▶ [Passage]

******************************

JC: The third wind is a displeasure over the “Christian” response to Truth and Reconciliation.
Again, this isn’t directly a Canadian evangelical issue, but in a culture with so little religious memory, most Canadians aren’t slicing subcategories so thinly. When hundreds, and then thousands, of our First Peoples’ children’s graves were discovered outside of “Christian” residential schools, it was a gut punch to almost every Canadian. Something that most of our Indigenous peoples had always known finally came to light. We have not yet measured the bleed-over effect from this mostly Roman Catholic scandal toward evangelicals. It will not be insignificant.

BE: The PAOC has been doing ongoing work since our formal reconciliation with our Indigenous Peoples in 2012, but we still have more to do to achieve true reconciliation in Canada. I believe that prayer and our response to our Indigenous Peoples are directly linked to God sovereignly moving in our nation.

******************************

▶ [Records supplied]
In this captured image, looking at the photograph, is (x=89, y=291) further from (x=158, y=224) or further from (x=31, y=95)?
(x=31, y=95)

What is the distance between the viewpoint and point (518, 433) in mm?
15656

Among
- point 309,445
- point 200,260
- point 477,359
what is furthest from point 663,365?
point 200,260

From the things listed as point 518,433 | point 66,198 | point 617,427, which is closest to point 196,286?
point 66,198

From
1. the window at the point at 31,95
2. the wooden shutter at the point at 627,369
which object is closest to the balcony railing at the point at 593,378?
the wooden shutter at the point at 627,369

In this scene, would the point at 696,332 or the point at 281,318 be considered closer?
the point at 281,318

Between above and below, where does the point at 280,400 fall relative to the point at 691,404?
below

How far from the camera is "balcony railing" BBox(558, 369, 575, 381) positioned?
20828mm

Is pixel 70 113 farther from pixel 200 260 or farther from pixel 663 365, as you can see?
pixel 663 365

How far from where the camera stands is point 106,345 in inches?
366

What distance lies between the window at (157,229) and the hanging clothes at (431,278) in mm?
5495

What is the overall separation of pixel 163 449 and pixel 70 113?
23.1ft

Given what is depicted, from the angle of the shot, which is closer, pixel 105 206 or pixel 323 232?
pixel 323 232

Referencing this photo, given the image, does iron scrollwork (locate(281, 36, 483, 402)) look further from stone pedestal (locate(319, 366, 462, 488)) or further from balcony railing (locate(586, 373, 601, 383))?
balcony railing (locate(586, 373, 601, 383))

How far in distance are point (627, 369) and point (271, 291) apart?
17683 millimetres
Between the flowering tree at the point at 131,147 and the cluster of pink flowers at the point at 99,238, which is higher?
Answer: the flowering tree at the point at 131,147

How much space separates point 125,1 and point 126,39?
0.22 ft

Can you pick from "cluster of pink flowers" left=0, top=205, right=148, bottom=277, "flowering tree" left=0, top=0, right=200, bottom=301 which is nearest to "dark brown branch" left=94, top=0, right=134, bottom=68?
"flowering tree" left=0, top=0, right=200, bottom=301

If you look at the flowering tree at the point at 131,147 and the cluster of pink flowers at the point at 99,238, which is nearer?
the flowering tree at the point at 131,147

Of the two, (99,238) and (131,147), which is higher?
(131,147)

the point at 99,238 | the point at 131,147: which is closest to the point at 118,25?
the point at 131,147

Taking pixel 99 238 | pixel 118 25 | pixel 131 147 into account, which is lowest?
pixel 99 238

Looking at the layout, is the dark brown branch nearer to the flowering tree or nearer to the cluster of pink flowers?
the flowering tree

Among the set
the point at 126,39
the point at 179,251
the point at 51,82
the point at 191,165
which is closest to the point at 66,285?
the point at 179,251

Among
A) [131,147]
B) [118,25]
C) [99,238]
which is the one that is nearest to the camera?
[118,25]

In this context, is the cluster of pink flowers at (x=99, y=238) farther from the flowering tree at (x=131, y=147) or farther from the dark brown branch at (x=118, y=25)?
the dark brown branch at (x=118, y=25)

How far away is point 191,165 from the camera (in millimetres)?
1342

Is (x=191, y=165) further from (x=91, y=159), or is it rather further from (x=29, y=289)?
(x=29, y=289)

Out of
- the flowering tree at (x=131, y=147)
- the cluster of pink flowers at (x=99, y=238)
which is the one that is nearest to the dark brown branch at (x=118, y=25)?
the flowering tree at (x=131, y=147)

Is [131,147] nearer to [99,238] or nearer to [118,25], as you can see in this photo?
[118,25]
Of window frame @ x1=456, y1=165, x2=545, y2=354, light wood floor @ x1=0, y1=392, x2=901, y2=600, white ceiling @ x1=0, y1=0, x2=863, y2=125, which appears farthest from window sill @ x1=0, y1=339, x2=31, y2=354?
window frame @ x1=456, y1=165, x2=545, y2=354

******************************

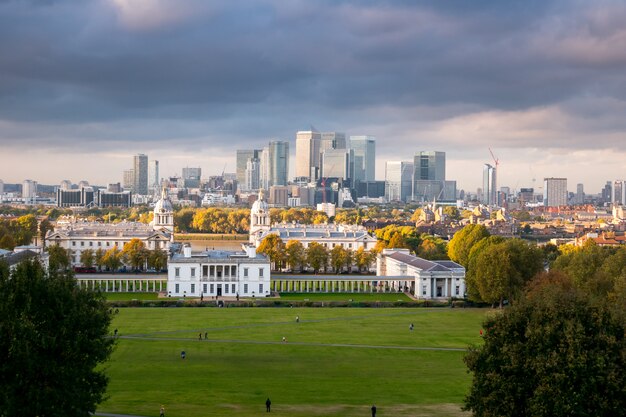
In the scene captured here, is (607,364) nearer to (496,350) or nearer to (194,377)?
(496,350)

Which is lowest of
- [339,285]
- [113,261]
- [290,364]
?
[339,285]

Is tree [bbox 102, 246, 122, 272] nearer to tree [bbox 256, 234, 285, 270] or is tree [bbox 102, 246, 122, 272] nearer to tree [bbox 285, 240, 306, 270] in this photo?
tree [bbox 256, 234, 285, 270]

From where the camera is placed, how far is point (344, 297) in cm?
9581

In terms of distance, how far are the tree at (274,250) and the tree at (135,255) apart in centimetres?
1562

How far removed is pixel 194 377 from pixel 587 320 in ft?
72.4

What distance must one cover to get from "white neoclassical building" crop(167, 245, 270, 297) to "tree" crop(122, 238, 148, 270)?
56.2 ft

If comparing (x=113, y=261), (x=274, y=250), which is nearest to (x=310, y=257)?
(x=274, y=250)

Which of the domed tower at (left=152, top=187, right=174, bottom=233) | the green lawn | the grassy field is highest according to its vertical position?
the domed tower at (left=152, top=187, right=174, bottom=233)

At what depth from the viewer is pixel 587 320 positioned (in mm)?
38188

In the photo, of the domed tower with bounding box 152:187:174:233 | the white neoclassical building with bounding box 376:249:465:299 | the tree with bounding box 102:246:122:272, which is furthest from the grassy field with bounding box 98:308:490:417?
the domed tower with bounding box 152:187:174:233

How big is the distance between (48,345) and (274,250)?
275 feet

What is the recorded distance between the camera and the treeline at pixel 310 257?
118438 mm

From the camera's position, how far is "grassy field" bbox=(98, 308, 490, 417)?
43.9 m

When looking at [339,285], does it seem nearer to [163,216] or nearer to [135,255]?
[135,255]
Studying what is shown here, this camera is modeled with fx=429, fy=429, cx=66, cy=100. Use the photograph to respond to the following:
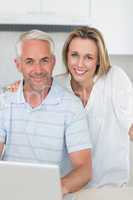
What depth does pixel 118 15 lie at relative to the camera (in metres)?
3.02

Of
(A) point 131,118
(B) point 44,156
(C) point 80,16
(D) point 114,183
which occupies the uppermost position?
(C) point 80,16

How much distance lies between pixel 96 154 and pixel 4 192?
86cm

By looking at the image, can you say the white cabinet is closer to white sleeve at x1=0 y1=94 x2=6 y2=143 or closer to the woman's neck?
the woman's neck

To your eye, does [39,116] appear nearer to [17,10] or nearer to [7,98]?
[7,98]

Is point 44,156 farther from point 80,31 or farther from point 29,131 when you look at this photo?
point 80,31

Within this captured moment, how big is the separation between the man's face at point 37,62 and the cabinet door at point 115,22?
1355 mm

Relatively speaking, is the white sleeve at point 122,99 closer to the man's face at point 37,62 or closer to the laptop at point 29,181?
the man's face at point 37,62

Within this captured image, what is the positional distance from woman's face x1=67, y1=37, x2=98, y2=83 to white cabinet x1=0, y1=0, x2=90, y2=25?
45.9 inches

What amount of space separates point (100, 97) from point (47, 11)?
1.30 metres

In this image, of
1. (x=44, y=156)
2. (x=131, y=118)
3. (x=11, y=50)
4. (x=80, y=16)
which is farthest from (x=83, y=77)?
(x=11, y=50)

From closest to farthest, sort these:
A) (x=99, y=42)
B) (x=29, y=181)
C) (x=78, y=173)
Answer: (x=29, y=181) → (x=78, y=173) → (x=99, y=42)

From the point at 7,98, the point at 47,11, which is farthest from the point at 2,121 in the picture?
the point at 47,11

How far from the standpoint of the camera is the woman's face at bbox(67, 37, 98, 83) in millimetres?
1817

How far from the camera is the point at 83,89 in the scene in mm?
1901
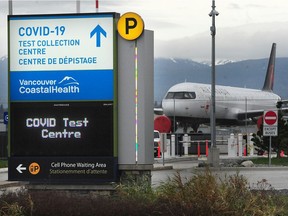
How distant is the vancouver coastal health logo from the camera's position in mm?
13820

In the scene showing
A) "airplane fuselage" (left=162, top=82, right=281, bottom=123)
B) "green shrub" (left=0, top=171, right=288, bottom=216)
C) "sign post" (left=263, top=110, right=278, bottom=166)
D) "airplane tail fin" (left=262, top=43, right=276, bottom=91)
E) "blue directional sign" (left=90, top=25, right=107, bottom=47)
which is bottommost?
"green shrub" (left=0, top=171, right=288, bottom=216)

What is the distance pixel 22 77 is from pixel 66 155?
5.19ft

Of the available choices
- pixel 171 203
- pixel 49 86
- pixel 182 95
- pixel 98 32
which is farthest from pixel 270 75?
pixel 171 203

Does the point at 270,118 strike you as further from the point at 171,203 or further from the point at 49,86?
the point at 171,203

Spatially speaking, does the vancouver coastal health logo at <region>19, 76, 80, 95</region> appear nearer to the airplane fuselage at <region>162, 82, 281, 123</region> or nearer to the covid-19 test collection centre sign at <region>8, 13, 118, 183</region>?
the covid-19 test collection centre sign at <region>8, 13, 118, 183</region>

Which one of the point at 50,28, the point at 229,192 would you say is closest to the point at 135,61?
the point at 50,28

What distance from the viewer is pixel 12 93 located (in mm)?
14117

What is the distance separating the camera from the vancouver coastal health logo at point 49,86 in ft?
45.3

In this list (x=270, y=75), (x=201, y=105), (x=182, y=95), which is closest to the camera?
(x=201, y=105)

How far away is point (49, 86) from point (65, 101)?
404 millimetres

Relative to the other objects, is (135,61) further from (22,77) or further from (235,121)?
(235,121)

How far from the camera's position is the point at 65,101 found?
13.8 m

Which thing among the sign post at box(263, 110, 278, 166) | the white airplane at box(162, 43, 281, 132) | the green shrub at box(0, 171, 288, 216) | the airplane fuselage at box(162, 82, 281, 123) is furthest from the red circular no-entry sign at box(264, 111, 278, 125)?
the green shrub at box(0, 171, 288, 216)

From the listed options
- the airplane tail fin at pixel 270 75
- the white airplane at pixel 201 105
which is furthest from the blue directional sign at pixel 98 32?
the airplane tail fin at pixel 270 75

******************************

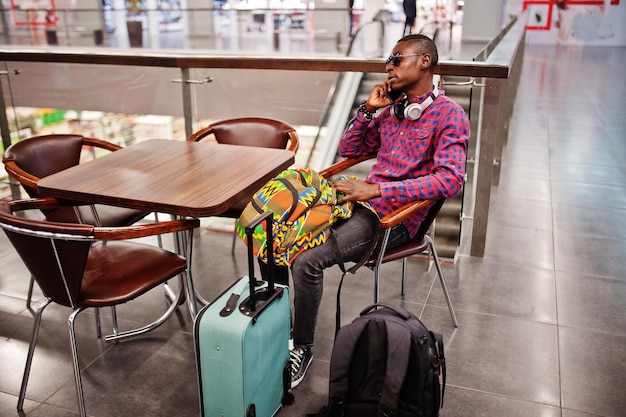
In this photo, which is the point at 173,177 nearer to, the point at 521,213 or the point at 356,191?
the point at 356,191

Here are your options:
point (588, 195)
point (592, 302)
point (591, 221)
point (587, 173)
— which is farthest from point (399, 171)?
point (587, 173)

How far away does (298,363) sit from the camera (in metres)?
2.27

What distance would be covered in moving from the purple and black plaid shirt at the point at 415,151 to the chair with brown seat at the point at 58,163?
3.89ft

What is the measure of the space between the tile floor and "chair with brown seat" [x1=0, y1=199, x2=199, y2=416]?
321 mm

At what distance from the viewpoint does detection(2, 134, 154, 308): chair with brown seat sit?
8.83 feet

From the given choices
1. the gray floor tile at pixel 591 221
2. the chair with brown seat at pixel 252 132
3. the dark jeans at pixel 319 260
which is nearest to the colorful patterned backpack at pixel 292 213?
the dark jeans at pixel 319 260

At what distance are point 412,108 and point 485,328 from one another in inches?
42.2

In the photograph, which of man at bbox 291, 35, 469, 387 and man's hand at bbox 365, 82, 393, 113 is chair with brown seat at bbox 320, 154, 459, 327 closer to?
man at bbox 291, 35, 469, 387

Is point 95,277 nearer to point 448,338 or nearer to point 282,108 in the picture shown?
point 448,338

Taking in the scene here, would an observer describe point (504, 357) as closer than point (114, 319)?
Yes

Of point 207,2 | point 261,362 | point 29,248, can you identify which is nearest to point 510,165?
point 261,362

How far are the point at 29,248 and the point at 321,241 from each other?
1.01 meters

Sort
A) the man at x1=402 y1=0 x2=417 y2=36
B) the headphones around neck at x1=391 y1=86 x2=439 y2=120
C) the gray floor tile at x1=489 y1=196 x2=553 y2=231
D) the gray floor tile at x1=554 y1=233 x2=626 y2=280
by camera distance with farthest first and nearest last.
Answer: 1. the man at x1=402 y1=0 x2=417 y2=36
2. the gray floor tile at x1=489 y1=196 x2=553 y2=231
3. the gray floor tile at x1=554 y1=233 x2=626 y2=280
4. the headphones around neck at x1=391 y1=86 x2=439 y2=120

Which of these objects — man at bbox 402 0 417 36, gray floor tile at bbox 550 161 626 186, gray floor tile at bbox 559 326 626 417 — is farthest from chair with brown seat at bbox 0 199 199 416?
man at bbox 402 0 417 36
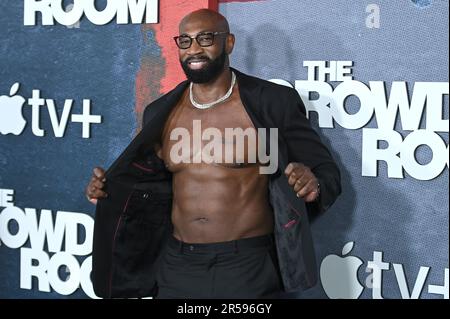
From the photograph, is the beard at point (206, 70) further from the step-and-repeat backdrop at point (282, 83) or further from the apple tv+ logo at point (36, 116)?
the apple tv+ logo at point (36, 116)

******************************

▶ [Work instruction A]
According to the passage, in what year did the PAOC formally reconcile with Indigenous Peoples?
▶ [Work instruction B]
Copy the passage word for word, from "JC: The third" up to and including "not be insignificant.".

▶ [Task output A]
2012

▶ [Task output B]
JC: The third wind is a displeasure over the “Christian” response to Truth and Reconciliation.
Again, this isn’t directly a Canadian evangelical issue, but in a culture with so little religious memory, most Canadians aren’t slicing subcategories so thinly. When hundreds, and then thousands, of our First Peoples’ children’s graves were discovered outside of “Christian” residential schools, it was a gut punch to almost every Canadian. Something that most of our Indigenous peoples had always known finally came to light. We have not yet measured the bleed-over effect from this mostly Roman Catholic scandal toward evangelicals. It will not be insignificant.